TESTO DEL DOCUMENTO |
In un simile contesto normativo, sono sempre più numerose le coppie omosessuali che decidono di soddisfare il loro desiderio genitoriale facendo ricorso a queste tecniche all’estero, nei Paesi ove la maternità surrogata o la procreazione assistita tra coppie omosessuali sono consentite (ad esempio in Gran Bretagna, Olanda, Albania, Ucraina, Russia e alcuni Paesi degli Stati Uniti).
La reazione del Governo
Il Governo ha recentemente emanato una circolare con cui ha intimato ai Comuni di non procedere alla trascrizione in Italia del provvedimento giudiziario straniero, né dell’originario atto di nascita, che indichi come genitore del bambino il genitore d’intenzione.
Il Governo ha così inteso porre un veto alla registrazione degli atti di nascita e dei provvedimenti stranieri che riconoscerebbero automaticamente in Italia i bambini registrati all’estero come figli di due madri o due padri.

ESERCIZI |
A. Traduca in inglese questa frase del testo sulla trascrizione degli atti di nascita: «Il Governo ha così inteso porre un veto alla registrazione degli atti di nascita e dei provvedimenti stranieri che riconoscerebbero automaticamente in Italia i bambini registrati all’estero come figli di due madri o due padri.»
B. Riscriva identiche le righe delle voci, cominciando dall'inizio delle voci e proseguendo fino alla riga che contiene "288L251 280L240 273H228L219", quest'ultima compresa.

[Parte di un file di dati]

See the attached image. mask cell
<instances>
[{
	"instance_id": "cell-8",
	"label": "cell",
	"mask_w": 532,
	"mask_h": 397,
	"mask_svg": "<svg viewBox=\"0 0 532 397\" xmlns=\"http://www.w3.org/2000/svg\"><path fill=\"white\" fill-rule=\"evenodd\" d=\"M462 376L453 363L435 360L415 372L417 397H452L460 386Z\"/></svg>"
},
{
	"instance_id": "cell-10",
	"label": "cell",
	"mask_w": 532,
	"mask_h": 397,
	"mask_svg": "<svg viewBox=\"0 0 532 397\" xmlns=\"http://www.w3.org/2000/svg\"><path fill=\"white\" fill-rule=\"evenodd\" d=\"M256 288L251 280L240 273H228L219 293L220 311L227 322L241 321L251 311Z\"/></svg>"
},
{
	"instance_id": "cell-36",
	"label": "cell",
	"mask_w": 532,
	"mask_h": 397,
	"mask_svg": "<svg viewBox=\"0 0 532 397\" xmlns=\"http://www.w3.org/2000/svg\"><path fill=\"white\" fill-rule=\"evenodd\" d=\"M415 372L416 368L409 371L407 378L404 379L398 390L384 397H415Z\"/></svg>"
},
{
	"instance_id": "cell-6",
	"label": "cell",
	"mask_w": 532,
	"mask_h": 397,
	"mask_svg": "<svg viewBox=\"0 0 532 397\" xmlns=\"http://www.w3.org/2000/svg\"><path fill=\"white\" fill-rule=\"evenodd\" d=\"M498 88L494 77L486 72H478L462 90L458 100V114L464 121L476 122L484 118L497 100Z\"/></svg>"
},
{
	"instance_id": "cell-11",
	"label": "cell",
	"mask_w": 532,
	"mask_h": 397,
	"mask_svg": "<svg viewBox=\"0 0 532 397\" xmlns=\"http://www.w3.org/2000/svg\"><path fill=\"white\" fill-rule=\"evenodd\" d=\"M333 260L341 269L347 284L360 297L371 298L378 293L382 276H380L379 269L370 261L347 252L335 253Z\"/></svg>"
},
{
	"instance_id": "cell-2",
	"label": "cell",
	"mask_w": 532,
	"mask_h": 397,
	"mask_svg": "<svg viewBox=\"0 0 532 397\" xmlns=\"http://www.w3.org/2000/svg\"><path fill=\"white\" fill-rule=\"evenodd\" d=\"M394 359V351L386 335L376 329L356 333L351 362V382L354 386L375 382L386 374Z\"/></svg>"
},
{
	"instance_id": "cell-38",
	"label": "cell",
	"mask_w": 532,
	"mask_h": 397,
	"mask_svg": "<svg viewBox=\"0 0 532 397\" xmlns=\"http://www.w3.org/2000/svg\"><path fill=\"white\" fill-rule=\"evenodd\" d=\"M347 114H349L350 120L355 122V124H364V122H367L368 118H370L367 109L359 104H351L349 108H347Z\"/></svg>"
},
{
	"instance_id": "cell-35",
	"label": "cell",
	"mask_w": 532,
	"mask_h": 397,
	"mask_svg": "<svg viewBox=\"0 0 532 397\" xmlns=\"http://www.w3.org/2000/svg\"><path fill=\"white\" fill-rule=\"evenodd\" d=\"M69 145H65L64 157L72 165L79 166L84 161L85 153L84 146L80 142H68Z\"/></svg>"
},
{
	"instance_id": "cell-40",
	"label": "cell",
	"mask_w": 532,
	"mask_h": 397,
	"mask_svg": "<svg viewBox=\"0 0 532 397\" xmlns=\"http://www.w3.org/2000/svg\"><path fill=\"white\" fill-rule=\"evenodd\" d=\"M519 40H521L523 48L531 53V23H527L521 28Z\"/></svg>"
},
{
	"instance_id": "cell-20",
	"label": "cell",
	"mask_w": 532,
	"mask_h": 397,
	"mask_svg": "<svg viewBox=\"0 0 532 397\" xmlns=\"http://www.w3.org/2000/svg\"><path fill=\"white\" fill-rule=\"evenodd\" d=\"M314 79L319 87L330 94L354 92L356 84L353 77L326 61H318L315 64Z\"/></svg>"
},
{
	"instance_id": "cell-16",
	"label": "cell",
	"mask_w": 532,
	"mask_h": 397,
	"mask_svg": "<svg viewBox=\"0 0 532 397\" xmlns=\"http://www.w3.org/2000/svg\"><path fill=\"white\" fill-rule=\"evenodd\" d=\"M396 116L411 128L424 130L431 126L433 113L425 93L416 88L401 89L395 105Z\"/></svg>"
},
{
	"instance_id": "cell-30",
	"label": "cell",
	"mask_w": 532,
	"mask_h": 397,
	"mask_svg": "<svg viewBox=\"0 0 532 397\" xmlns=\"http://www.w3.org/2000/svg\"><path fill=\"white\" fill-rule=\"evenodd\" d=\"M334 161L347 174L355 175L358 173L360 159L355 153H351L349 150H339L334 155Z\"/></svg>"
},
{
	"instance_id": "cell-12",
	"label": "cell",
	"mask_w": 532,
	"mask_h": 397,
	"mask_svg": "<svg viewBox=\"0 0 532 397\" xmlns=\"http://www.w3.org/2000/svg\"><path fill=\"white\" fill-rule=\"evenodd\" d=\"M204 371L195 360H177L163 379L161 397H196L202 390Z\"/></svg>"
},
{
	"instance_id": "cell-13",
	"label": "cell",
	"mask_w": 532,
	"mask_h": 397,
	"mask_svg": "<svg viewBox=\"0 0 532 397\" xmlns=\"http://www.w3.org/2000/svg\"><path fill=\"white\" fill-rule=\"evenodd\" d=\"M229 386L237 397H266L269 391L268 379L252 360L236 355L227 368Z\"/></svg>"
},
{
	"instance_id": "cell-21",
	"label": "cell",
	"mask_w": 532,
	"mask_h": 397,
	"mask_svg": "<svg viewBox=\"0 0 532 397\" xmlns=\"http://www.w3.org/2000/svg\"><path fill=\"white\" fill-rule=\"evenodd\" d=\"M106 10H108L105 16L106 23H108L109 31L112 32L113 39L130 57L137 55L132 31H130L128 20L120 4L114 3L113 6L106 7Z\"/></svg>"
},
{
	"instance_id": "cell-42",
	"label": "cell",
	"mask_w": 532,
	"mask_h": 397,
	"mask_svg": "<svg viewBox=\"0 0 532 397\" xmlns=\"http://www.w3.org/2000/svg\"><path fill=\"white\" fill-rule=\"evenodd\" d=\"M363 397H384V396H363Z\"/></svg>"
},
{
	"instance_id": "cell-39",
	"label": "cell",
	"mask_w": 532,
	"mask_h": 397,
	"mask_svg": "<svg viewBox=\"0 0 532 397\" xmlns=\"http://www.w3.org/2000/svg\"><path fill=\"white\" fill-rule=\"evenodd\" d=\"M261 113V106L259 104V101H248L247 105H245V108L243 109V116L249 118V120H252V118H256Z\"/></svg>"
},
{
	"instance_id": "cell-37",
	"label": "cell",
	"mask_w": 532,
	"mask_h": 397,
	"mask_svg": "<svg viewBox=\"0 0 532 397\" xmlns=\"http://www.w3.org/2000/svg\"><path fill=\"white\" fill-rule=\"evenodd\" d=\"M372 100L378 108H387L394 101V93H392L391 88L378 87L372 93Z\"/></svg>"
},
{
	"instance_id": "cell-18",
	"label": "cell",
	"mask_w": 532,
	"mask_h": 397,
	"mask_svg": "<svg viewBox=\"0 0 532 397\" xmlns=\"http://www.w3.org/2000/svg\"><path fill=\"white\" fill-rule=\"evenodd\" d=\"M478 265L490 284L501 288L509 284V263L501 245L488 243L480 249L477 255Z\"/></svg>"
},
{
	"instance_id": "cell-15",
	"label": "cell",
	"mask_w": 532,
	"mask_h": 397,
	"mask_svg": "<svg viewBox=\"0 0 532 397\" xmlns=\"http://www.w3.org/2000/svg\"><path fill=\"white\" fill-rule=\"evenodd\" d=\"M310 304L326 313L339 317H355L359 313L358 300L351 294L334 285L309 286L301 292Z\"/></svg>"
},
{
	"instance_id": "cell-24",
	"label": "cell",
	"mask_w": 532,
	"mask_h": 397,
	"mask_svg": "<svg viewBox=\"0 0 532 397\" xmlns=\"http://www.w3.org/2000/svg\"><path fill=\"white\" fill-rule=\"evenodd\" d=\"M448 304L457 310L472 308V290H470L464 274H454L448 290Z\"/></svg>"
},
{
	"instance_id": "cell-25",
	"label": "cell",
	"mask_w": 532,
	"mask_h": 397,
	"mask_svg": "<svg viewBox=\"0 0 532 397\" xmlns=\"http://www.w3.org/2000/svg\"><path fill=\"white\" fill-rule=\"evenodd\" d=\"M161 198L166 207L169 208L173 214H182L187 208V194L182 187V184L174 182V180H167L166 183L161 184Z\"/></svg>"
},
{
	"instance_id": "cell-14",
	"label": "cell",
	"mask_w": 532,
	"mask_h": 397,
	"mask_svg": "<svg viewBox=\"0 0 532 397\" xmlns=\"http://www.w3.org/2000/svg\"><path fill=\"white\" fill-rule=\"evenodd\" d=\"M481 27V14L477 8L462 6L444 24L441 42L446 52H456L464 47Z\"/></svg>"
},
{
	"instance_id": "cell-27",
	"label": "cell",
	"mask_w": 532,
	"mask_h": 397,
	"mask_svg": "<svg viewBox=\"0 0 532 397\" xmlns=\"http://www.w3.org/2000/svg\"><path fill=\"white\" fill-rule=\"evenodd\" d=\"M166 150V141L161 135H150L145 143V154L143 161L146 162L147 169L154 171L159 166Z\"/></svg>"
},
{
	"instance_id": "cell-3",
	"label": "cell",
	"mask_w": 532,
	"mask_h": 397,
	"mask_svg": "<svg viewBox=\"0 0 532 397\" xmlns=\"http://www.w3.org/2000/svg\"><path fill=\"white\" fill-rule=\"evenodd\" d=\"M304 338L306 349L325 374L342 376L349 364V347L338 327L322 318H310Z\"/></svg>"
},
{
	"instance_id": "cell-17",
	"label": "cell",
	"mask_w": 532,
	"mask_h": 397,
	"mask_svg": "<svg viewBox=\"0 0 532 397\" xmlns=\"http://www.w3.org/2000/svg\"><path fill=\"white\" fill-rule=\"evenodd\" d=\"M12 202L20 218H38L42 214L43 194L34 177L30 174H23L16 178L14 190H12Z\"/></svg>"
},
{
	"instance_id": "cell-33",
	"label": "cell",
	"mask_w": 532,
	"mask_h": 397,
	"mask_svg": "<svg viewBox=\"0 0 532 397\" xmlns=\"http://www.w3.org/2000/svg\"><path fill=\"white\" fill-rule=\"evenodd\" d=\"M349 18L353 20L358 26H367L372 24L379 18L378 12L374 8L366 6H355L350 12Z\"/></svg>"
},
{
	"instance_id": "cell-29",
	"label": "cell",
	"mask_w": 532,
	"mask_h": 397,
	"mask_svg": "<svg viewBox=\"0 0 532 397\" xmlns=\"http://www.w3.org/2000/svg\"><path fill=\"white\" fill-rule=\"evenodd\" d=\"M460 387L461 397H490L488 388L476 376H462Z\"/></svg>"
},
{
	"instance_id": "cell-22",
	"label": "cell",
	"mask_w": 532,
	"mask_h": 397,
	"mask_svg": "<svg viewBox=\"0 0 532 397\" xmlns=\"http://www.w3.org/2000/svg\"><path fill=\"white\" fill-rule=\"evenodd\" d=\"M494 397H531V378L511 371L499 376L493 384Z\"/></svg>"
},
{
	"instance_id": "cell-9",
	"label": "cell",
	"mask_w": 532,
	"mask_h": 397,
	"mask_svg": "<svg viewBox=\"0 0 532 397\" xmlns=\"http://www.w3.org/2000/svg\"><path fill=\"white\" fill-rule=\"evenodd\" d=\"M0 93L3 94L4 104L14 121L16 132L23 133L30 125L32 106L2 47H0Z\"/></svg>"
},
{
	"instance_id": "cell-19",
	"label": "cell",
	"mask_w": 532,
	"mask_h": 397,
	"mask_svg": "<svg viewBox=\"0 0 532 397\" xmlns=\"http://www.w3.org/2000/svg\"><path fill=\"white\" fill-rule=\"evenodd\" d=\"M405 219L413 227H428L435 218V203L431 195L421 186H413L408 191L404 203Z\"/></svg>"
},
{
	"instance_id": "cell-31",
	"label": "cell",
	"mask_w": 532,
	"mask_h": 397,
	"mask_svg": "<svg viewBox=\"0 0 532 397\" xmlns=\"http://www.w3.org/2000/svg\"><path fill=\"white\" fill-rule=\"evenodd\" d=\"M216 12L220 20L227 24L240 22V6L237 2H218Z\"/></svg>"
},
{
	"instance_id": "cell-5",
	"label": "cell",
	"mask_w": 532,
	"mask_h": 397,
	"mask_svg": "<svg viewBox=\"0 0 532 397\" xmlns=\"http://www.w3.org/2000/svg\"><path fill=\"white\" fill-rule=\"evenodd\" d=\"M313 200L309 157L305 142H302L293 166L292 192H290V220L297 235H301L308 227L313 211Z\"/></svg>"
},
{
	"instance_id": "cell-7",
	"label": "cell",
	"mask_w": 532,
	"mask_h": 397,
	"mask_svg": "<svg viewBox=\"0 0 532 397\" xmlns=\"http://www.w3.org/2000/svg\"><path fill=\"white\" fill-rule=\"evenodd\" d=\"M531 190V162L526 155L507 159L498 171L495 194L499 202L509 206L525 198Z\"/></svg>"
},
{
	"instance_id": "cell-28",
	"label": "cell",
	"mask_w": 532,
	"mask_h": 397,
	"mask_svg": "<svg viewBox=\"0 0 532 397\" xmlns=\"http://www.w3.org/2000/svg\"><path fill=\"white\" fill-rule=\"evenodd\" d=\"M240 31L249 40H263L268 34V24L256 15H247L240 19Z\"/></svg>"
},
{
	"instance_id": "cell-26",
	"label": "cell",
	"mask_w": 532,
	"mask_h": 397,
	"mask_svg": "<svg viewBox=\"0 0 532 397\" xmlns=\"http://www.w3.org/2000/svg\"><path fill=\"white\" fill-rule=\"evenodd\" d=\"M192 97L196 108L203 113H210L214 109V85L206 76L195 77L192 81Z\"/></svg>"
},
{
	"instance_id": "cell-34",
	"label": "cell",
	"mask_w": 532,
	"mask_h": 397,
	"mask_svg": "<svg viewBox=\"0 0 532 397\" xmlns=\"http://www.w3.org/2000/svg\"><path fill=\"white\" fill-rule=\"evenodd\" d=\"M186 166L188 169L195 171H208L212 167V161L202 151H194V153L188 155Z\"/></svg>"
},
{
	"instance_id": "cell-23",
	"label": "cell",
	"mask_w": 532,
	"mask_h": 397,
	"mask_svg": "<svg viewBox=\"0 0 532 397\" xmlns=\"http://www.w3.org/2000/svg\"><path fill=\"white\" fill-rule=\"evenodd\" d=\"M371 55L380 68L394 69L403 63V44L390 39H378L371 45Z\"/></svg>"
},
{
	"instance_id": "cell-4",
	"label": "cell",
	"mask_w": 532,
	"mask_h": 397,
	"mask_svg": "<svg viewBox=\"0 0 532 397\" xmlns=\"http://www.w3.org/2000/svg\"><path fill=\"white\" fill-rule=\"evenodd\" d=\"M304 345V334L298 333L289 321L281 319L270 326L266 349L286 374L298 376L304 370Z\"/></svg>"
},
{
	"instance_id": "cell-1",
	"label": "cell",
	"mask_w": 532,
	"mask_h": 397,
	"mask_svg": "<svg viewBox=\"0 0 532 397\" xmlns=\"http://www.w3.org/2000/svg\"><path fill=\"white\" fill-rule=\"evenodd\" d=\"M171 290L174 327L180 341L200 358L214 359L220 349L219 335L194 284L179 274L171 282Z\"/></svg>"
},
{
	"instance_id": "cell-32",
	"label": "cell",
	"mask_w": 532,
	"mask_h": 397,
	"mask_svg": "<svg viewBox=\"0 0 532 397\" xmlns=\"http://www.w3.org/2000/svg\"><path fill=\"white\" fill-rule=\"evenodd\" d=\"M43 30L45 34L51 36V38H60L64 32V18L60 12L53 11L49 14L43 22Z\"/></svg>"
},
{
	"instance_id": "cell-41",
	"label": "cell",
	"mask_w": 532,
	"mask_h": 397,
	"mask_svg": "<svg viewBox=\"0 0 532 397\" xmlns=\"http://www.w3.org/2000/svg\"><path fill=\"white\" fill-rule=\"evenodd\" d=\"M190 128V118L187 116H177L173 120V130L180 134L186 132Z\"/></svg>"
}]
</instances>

SOLUZIONI DEGLI ESERCIZI |
A. The Government thus sought to veto the registration of birth certificates and foreign rulings that would automatically recognize in Italy children registered abroad as the children of two mothers or two fathers.

B.
See the attached image. mask cell
<instances>
[{
	"instance_id": "cell-8",
	"label": "cell",
	"mask_w": 532,
	"mask_h": 397,
	"mask_svg": "<svg viewBox=\"0 0 532 397\" xmlns=\"http://www.w3.org/2000/svg\"><path fill=\"white\" fill-rule=\"evenodd\" d=\"M462 376L453 363L435 360L415 372L417 397H452L460 386Z\"/></svg>"
},
{
	"instance_id": "cell-10",
	"label": "cell",
	"mask_w": 532,
	"mask_h": 397,
	"mask_svg": "<svg viewBox=\"0 0 532 397\" xmlns=\"http://www.w3.org/2000/svg\"><path fill=\"white\" fill-rule=\"evenodd\" d=\"M256 288L251 280L240 273H228L219 293L220 311L227 322L241 321L251 311Z\"/></svg>"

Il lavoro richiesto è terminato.